> _Excerpted passage_:

Even the good old boys seem to have noticed the public’s desire to make fiction a reality through the electric and autonomous vehicle movement. OEMs (original equipment manufacturers) like Ford, General Motors, Fiat Chrysler, Dodge, Chevrolet, Toyota, Honda, Hyundai, Nissan, Volkswagen, Daimler, Porsche, and BMW are investing millions of dollars in R&D and marketing advertisements each year to secure their financial futures in the EV market. Everyone knows Super Bowl ads are some of the most coveted and expensive slots on television. During Super Bowl LVI, seven companies, including BMW, General Motors, Hyundai, Kia, Polestar, Chevrolet, and Porsche, each spent $6.5 million for a 30-second spot to highlight top A-list Hollywood stars driving and admiring their own unique electric car concepts. The exorbitant cost does not even consider the fee for the actors.2

It is quite ironic to note in a short 32 years, Arnold Schwarzenegger transitioned from riding in the fictional Johnny Cab in Total Recall to portraying a fictional character named Zeus riding in a real-life BMW iX electric car. Fiction is now modern real-world science, and this science is meshing into our modern society’s social circles.

> _Rows_:
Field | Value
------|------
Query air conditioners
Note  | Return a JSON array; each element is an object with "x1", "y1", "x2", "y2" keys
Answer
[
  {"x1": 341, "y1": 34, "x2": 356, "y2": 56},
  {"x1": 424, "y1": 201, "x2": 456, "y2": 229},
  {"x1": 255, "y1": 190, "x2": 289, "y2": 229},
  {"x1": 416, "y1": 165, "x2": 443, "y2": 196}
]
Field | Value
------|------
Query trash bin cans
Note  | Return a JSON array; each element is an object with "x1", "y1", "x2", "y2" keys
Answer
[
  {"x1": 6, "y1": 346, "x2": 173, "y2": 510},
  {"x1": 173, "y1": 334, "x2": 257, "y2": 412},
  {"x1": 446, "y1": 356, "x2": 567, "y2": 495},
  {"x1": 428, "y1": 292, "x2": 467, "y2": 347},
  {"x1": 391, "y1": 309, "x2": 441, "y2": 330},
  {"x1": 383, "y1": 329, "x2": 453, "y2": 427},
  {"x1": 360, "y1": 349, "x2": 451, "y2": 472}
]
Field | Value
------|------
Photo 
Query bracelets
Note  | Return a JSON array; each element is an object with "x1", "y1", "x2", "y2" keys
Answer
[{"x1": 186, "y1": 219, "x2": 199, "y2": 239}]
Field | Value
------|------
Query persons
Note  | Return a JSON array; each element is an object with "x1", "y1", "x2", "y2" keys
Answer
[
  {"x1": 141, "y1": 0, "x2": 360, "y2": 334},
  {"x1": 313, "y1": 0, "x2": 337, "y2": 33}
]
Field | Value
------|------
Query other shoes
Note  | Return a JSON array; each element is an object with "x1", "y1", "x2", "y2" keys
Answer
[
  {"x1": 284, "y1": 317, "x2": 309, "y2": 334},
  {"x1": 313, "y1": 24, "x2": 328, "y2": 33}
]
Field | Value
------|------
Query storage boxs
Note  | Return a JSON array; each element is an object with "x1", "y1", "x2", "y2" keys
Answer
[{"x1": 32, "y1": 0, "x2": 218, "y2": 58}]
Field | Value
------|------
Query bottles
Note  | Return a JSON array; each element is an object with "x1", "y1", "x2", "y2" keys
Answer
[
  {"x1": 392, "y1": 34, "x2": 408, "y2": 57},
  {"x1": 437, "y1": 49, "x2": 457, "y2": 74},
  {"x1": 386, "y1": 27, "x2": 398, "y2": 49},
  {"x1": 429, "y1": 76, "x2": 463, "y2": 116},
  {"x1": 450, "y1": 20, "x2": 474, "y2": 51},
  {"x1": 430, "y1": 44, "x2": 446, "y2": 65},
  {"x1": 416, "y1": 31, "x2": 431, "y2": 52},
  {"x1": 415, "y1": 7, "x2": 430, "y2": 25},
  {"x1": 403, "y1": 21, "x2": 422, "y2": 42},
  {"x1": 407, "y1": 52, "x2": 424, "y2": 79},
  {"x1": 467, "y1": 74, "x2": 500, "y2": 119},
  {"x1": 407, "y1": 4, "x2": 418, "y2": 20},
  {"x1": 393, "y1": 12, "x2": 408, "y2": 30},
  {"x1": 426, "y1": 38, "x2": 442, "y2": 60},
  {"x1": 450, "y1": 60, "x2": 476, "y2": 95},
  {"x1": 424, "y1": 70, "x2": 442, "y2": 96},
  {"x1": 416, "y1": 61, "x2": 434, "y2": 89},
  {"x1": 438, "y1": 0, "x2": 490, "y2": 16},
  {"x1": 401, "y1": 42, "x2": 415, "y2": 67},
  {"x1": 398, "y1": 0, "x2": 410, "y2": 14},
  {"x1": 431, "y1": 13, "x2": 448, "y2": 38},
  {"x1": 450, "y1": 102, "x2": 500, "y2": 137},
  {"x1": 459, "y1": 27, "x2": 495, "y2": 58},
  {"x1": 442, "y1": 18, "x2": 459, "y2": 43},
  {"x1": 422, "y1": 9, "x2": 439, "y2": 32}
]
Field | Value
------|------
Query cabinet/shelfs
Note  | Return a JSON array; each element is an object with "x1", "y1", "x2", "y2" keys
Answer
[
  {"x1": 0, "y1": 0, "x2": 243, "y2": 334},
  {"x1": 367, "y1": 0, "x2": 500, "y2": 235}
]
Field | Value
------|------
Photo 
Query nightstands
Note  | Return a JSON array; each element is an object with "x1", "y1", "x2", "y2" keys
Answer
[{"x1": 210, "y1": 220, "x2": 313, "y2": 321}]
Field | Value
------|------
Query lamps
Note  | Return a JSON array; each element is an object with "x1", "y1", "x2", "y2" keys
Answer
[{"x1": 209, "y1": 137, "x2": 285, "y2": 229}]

> _Required tasks_:
(a) Print the part of the passage on electric vehicle advertising between "It is quite" and "society’s social circles.", inclusive.
(b) According to the passage on electric vehicle advertising, how much did each of the seven companies spend for a 30-second spot during Super Bowl LVI?

> _Problem solutions_:
(a)
It is quite ironic to note in a short 32 years, Arnold Schwarzenegger transitioned from riding in the fictional Johnny Cab in Total Recall to portraying a fictional character named Zeus riding in a real-life BMW iX electric car. Fiction is now modern real-world science, and this science is meshing into our modern society’s social circles.

(b) $6.5 million